**TASK DESCRIPTION:** Retype the lines of the listing below exactly, but only those from the one containing "For Apple 15 Plus" through the last line; pictures stay out.

**SUPPLIED INFORMATION:**
⟨

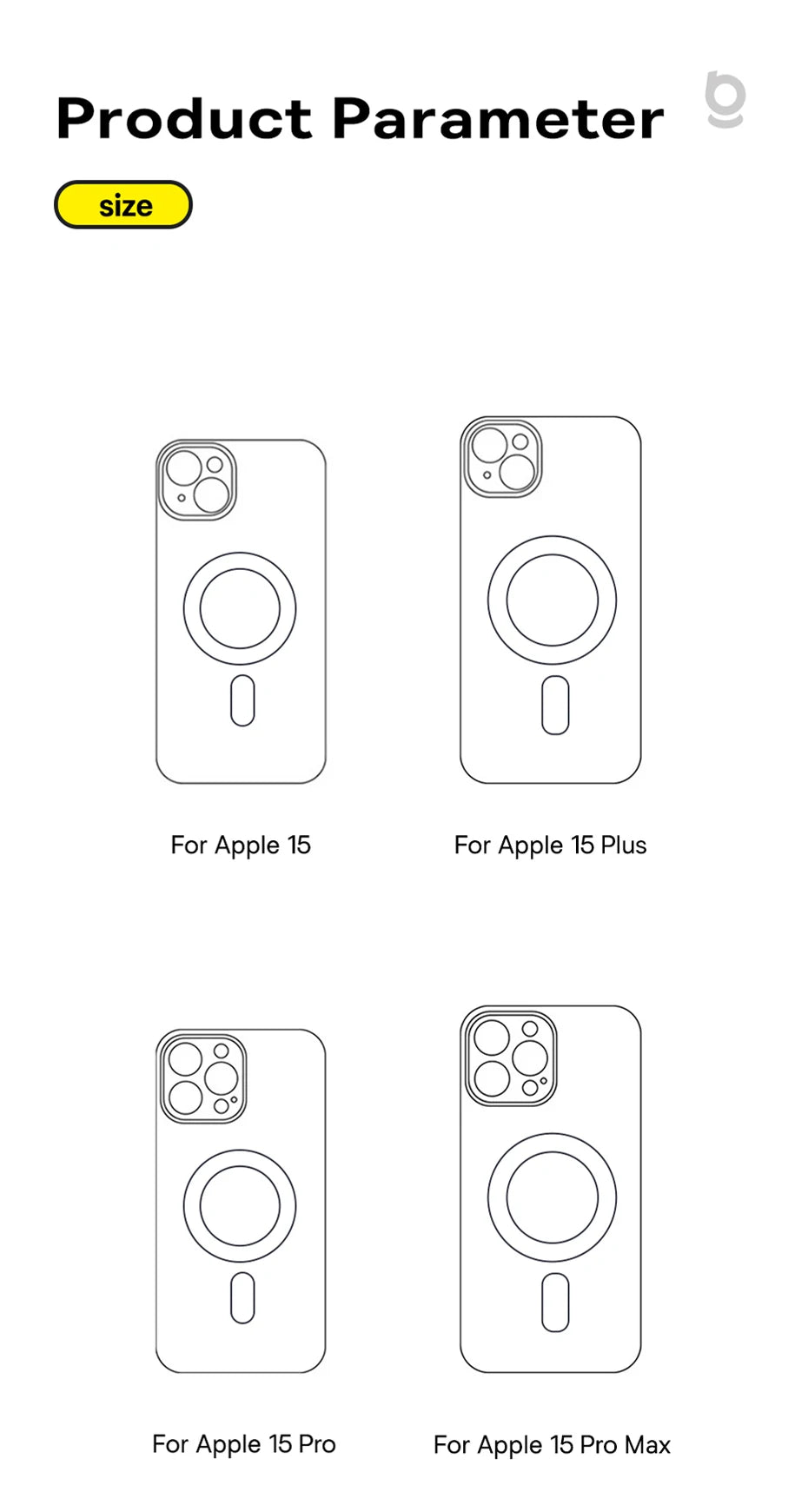 Product Parameter

size

For Apple 15

For Apple 15 Plus

For Apple 15 Pro

For Apple 15 Pro Max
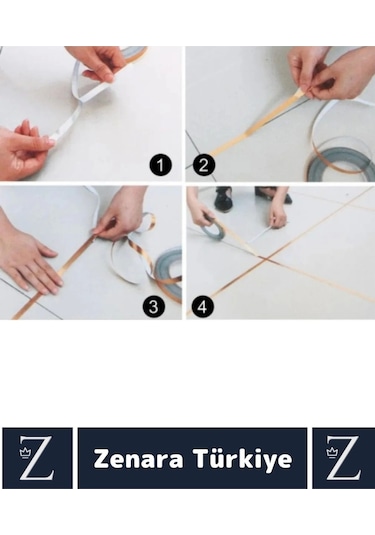 1
2
3
4

Z
Zenara Türkiye
Z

⟩

**RESULT OF THIS EXERCISE:**
For Apple 15 Plus

For Apple 15 Pro

For Apple 15 Pro Max
 1
2
3
4

Z
Zenara Türkiye
Z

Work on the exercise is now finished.